APPLY WHAT YOU READ:
**A)** According to the EB-5 project text, what share of all EB-5 visa applicants invest in a company sponsored by a regional center?
**B)** In the EB-5 project text, condense the paragraph beginning "New commercial enterprises are defined" into a shorter version that keeps its main facts.
**C)** From the EB-5 project text, reproduce everything from "EB-5 projects are" down to "by 40 percent.".

SOURCE TEXT:
NREDC > EB5 Info > What is an EB-5 Project

What is an EB-5 Project

EB-5 projects are most often sponsored by regional centers. Even though EB-5 investors can form their own new commercial enterprises, over 90 percent of all EB-5 visa applicants invest in a company that is sponsored by a regional center. EB-5 investors must direct their required capital investment to a specific commercial enterprise which is funding a specific investment project (an EB-5 Project). EB-5 investments must be made in an EB-5 project that is considered to be a new commercial enterprise and that will lead to the creation of 10 fulltime jobs for U.S. workers.

New commercial enterprises are defined as lawful, for profit businesses that were created after November 29, 1990. Older enterprises may qualify if the EB-5 investment leads to significant business restructuring or increases the number of employees or net worth of an existing business by 40 percent.

The enterprises can be structured in any number of ways, such as a sole proprietorship, limited or general partnership, corporation, business trust, or as other publicly or privately owned business structures.

Types of EB-5 Projects

EB-5 projects assume many different business models and operate within many different industries.

INPUT DATA:
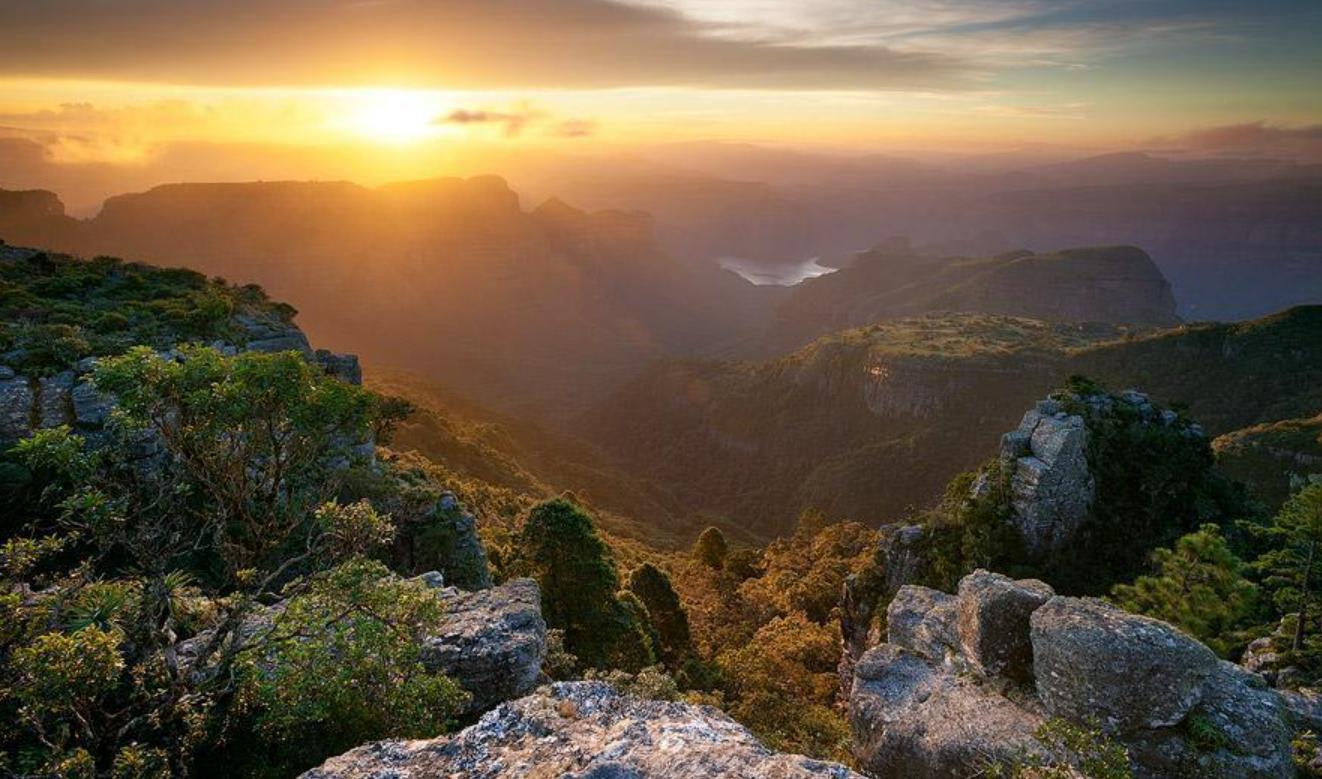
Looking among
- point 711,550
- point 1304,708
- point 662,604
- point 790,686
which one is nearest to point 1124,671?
point 1304,708

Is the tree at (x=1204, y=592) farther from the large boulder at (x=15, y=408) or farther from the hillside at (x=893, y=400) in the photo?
the hillside at (x=893, y=400)

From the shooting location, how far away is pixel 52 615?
34.3ft

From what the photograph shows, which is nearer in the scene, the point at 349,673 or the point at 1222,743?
the point at 349,673

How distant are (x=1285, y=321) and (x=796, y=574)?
272ft

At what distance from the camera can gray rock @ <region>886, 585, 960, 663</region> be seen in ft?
62.2

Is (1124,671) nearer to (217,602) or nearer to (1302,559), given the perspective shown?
(1302,559)

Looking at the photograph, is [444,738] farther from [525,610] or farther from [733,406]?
[733,406]

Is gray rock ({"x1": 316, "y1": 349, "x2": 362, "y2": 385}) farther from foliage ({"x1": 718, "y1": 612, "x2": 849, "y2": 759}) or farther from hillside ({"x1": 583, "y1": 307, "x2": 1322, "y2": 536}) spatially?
hillside ({"x1": 583, "y1": 307, "x2": 1322, "y2": 536})

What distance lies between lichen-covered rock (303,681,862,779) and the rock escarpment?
176 inches

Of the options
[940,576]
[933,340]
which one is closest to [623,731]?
[940,576]

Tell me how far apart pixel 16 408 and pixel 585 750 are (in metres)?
26.0

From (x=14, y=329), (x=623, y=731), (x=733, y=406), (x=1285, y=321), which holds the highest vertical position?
(x=14, y=329)

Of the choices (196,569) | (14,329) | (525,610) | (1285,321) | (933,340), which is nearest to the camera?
(525,610)

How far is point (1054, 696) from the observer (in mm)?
13883
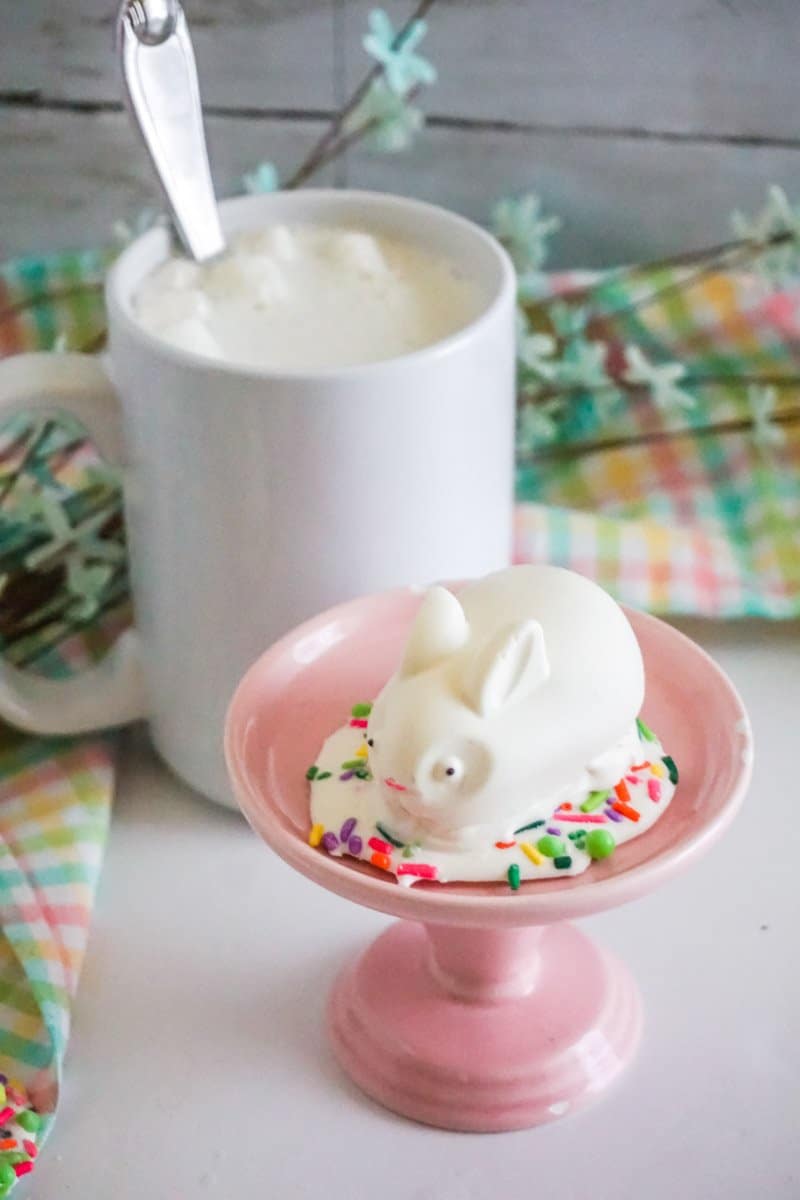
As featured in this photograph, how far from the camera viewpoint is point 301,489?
0.51 metres

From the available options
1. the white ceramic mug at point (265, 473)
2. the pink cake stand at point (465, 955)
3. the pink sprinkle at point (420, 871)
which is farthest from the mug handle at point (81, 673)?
the pink sprinkle at point (420, 871)

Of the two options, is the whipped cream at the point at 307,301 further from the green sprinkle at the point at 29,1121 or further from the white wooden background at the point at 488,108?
the green sprinkle at the point at 29,1121

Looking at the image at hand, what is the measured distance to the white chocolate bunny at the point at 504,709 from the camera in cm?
40

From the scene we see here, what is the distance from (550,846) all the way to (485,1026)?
99 mm

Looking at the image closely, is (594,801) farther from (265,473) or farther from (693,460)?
(693,460)

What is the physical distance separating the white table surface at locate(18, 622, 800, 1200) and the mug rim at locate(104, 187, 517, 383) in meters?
0.20

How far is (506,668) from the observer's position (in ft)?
1.30

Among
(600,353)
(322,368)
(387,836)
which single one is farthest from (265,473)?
(600,353)

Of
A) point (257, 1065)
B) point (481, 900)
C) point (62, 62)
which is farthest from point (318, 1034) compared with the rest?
point (62, 62)

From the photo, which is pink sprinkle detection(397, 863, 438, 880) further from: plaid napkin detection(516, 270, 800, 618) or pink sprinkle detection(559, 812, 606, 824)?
plaid napkin detection(516, 270, 800, 618)

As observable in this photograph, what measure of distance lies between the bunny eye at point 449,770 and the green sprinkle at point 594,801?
49 millimetres

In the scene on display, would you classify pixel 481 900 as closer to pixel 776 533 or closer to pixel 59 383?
pixel 59 383

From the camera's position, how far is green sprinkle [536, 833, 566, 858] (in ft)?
1.35

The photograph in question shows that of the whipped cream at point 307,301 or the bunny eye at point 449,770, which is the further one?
the whipped cream at point 307,301
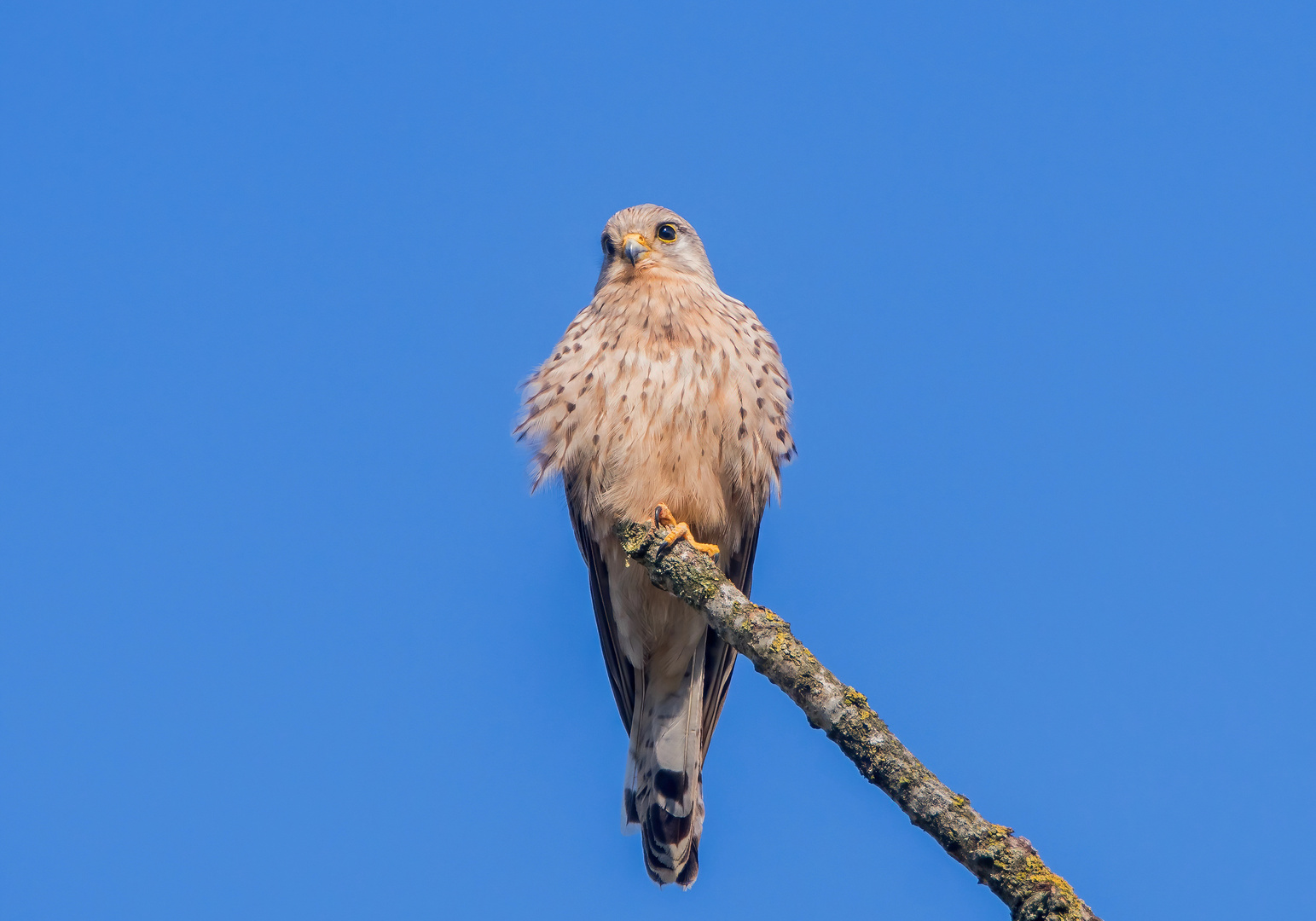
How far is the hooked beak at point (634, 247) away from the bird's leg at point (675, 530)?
1443 millimetres

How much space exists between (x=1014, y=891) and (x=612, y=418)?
2526 mm

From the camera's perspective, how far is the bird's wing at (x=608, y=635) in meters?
5.15

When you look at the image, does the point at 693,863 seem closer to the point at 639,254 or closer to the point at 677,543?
the point at 677,543

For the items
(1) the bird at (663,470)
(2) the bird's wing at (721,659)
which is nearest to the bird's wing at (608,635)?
(1) the bird at (663,470)

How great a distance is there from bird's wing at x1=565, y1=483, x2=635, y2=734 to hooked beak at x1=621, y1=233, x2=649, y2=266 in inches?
51.9

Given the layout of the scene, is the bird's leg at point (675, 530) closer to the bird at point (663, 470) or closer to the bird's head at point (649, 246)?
the bird at point (663, 470)

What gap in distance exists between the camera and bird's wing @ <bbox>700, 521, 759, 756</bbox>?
5.10m

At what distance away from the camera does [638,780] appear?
4.79 m

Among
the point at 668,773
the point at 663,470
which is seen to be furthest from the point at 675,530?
the point at 668,773

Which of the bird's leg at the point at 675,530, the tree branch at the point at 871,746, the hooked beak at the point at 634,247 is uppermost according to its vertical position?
the hooked beak at the point at 634,247

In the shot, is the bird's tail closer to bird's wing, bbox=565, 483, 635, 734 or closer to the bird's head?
bird's wing, bbox=565, 483, 635, 734

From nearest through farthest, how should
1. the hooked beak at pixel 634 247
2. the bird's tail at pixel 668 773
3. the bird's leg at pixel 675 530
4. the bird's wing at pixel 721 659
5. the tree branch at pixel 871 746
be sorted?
the tree branch at pixel 871 746 < the bird's leg at pixel 675 530 < the bird's tail at pixel 668 773 < the bird's wing at pixel 721 659 < the hooked beak at pixel 634 247

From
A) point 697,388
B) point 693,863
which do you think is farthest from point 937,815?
point 697,388

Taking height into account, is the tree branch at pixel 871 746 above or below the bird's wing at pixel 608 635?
below
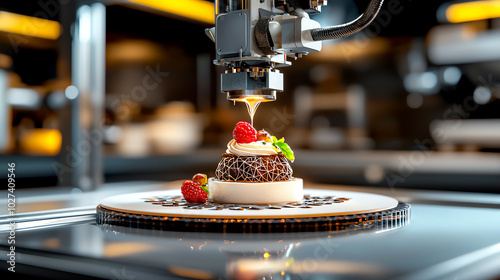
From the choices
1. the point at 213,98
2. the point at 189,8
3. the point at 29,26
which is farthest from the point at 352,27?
the point at 213,98

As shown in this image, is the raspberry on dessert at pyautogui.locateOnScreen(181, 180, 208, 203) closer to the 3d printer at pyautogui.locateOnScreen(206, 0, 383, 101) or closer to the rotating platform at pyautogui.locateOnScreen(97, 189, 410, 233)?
the rotating platform at pyautogui.locateOnScreen(97, 189, 410, 233)

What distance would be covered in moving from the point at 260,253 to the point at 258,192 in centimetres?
42

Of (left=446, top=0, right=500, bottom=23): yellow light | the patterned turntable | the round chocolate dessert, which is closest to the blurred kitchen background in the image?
(left=446, top=0, right=500, bottom=23): yellow light

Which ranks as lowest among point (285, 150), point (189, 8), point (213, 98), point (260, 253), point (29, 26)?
point (260, 253)

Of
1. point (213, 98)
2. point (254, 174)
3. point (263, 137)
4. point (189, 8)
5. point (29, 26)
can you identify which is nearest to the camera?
point (254, 174)

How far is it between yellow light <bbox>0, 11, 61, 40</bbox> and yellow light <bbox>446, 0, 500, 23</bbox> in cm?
132

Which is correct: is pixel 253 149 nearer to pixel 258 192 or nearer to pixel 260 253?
pixel 258 192

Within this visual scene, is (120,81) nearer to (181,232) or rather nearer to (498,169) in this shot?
Answer: (181,232)

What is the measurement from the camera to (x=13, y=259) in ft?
2.53

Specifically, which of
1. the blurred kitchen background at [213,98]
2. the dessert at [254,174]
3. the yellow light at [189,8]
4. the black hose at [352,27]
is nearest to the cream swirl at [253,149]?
the dessert at [254,174]

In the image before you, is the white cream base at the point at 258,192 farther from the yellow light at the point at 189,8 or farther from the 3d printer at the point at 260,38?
the yellow light at the point at 189,8

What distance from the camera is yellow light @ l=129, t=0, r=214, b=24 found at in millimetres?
2029

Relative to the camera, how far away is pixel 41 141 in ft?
5.24

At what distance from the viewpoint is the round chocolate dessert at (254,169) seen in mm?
1247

ANSWERS FOR THE TASKS:
**A)** Over 90 percent.

**B)** New commercial enterprises are lawful, for-profit businesses created after November 29, 1990. Older enterprises can qualify if the EB-5 investment leads to significant business restructuring or raises an existing business's number of employees or net worth by 40 percent.

**C)**
EB-5 projects are most often sponsored by regional centers. Even though EB-5 investors can form their own new commercial enterprises, over 90 percent of all EB-5 visa applicants invest in a company that is sponsored by a regional center. EB-5 investors must direct their required capital investment to a specific commercial enterprise which is funding a specific investment project (an EB-5 Project). EB-5 investments must be made in an EB-5 project that is considered to be a new commercial enterprise and that will lead to the creation of 10 fulltime jobs for U.S. workers.

New commercial enterprises are defined as lawful, for profit businesses that were created after November 29, 1990. Older enterprises may qualify if the EB-5 investment leads to significant business restructuring or increases the number of employees or net worth of an existing business by 40 percent.